(Image region labeling entries)
- - - -

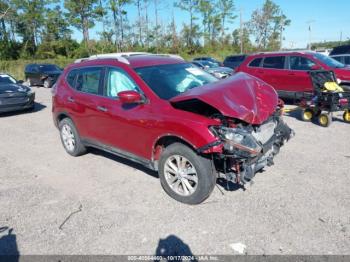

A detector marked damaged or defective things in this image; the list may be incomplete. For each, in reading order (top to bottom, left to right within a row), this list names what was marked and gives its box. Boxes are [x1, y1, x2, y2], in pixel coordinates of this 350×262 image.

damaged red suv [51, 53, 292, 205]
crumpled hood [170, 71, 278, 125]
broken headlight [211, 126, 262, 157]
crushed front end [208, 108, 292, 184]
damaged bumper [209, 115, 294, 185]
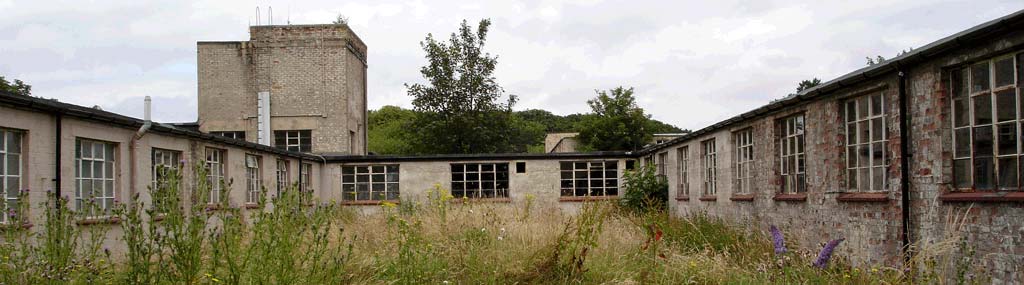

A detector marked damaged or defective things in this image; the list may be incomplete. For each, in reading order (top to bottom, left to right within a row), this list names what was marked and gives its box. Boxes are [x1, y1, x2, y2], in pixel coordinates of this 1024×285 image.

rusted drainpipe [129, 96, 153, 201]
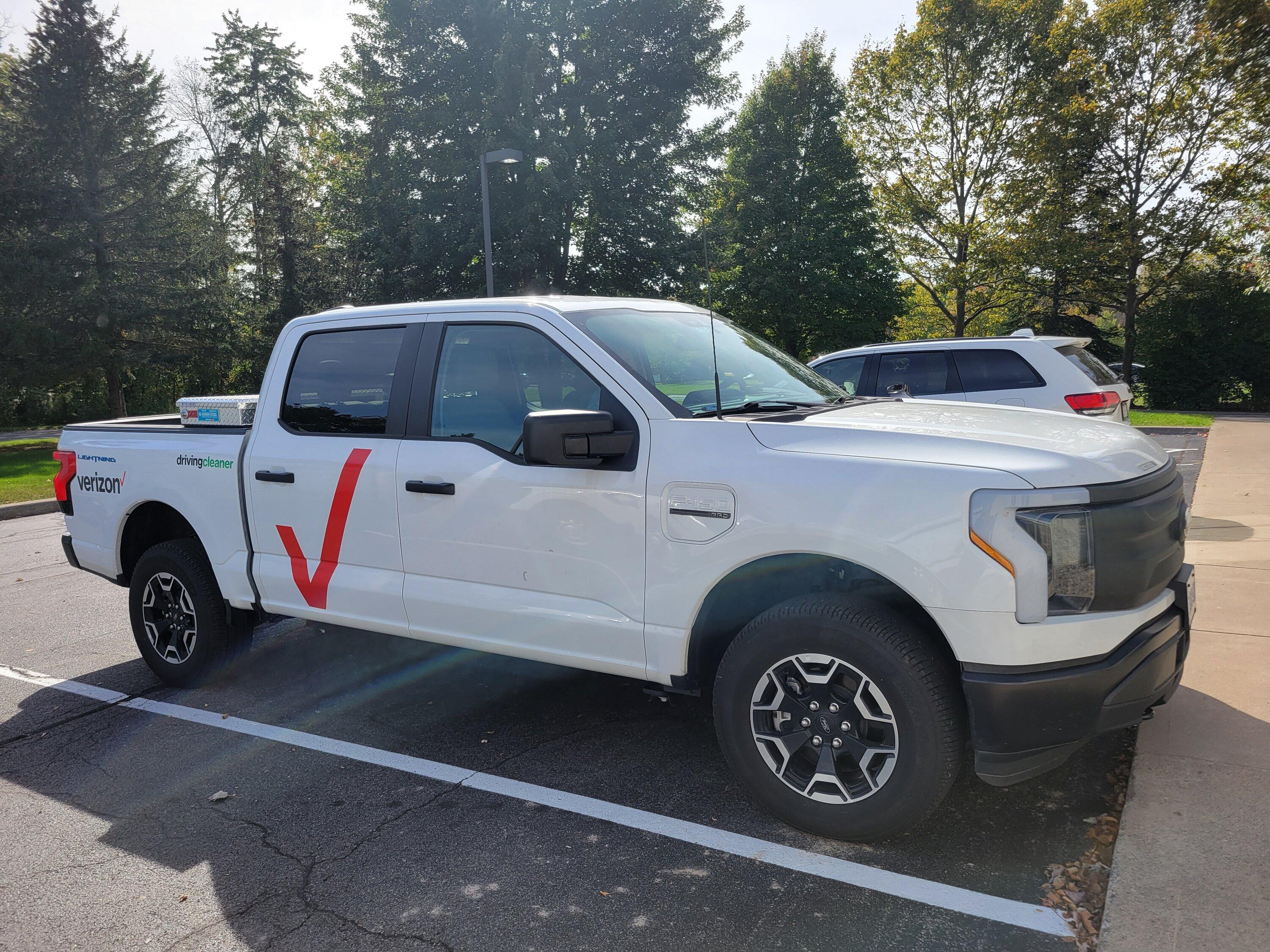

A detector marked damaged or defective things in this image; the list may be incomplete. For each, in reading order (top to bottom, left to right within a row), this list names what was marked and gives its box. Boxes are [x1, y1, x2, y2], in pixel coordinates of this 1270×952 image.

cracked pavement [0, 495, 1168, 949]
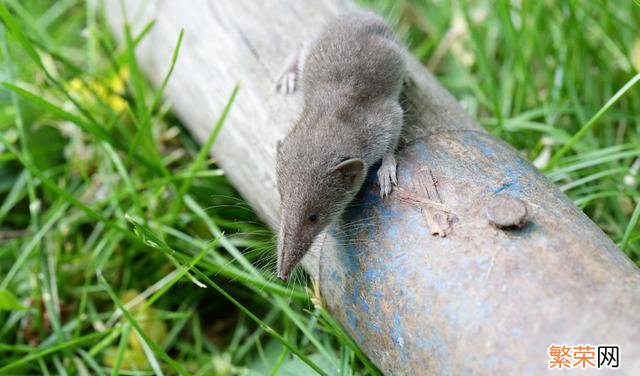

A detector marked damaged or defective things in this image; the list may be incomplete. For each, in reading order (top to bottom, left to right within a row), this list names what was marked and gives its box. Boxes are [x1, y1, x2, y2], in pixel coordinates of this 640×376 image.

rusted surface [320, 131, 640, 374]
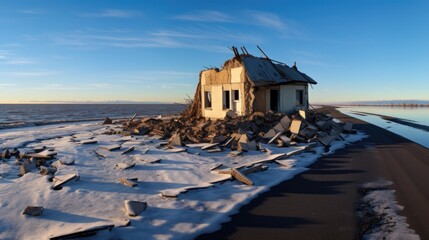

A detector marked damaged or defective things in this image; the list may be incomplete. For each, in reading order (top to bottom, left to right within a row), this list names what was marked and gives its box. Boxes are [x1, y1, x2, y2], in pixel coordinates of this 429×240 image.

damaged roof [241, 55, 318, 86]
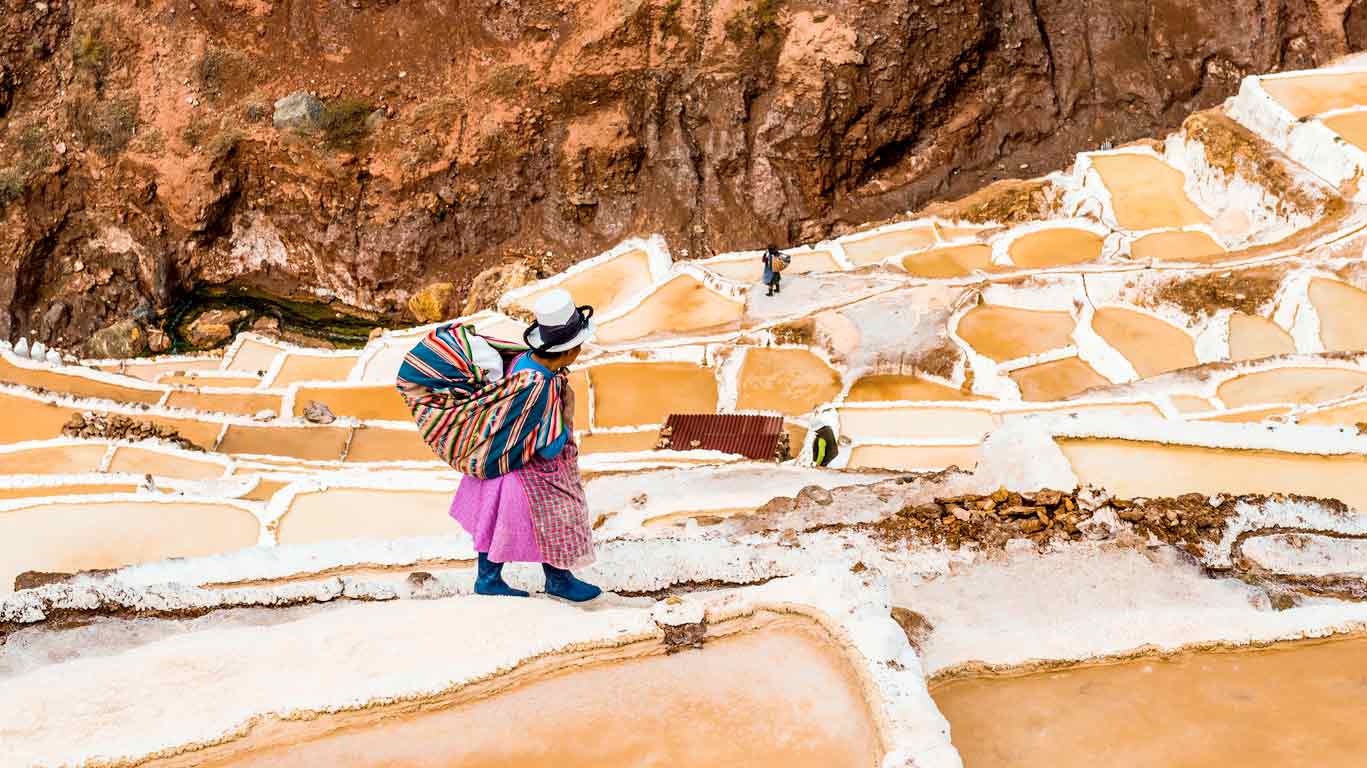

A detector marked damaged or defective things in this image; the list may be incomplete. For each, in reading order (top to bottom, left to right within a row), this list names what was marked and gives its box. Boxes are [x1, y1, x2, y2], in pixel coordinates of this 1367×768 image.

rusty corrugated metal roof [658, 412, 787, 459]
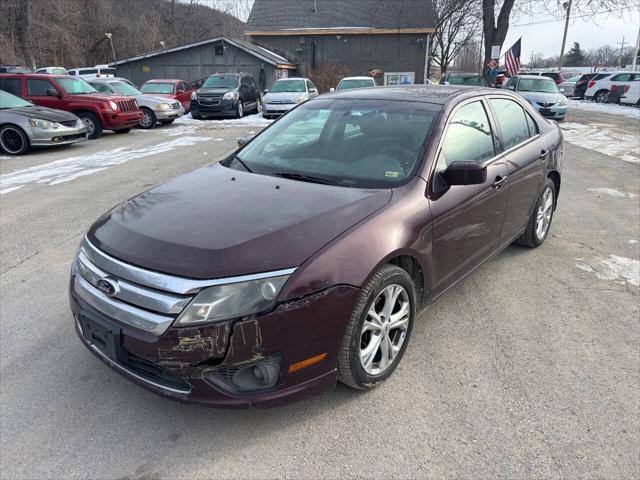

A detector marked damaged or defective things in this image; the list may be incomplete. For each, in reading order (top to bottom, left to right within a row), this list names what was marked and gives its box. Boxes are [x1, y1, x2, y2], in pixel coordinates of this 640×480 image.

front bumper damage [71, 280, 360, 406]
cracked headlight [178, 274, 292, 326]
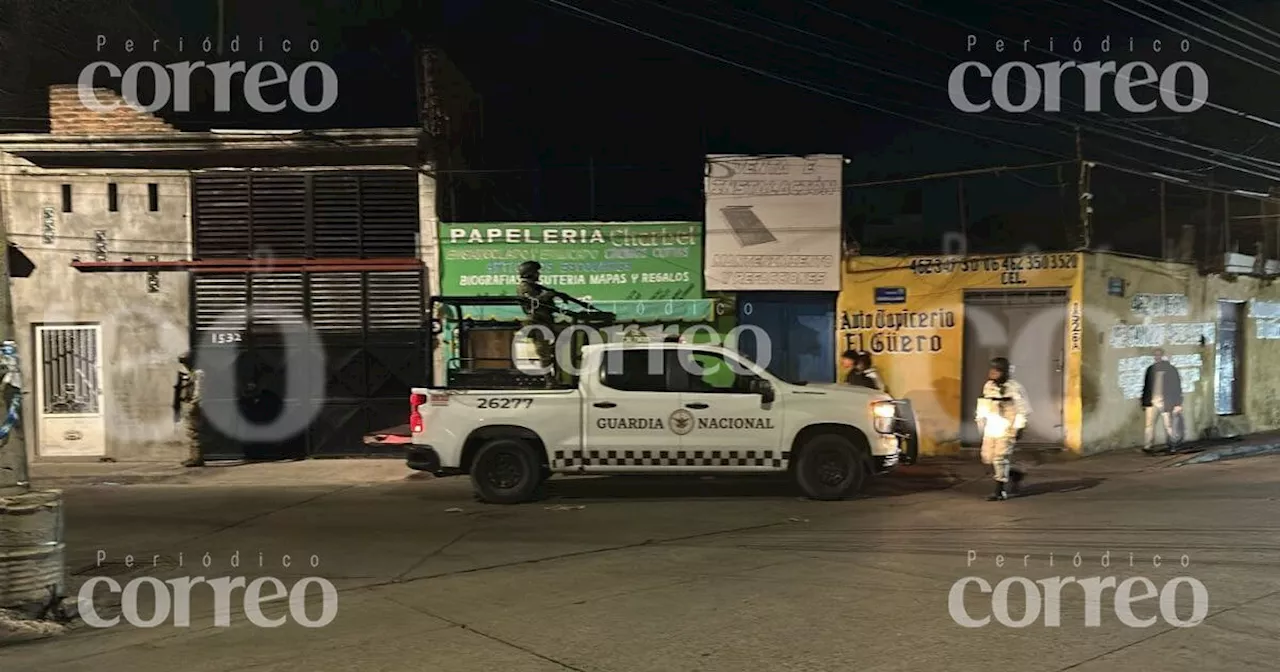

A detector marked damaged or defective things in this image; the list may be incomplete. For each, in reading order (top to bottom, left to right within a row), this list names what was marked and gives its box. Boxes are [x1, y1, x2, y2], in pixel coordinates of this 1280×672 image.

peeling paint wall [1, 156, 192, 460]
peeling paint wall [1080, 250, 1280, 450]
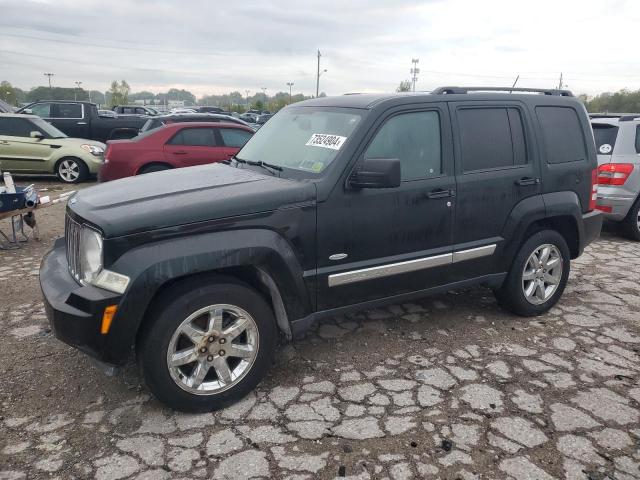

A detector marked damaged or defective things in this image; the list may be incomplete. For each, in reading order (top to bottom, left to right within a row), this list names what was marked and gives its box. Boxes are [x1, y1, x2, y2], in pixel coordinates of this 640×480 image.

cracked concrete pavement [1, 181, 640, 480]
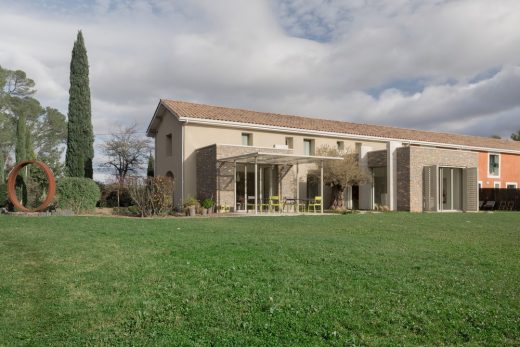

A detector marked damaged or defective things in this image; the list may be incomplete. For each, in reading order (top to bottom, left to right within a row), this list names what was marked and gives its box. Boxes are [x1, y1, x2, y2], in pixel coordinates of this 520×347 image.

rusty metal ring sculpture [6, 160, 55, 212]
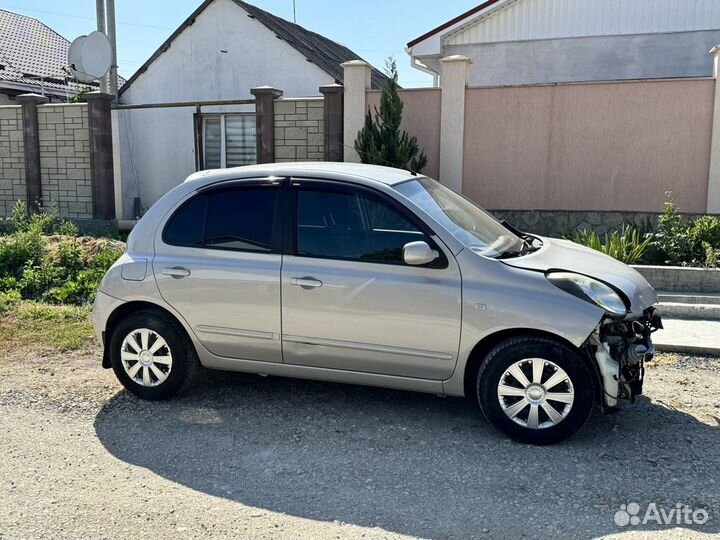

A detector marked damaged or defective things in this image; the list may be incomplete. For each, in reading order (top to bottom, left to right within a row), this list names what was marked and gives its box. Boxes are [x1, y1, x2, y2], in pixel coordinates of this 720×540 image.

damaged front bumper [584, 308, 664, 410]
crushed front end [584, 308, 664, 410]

- - - -

■ Given exercise
Copy the listing word for word from its beginning through the line containing "damaged bumper [209, 115, 294, 185]", with that line included. Leave out the picture.

■ Reply
A detector marked damaged or defective things in this image; the list may be incomplete. For each, in reading order (top to bottom, left to right within a row), this list names what was marked and gives its box. Boxes are [x1, y1, x2, y2], in pixel coordinates of this 350×262 image.

damaged red suv [51, 53, 292, 205]
crumpled hood [170, 71, 278, 125]
broken headlight [211, 126, 262, 157]
crushed front end [208, 108, 292, 184]
damaged bumper [209, 115, 294, 185]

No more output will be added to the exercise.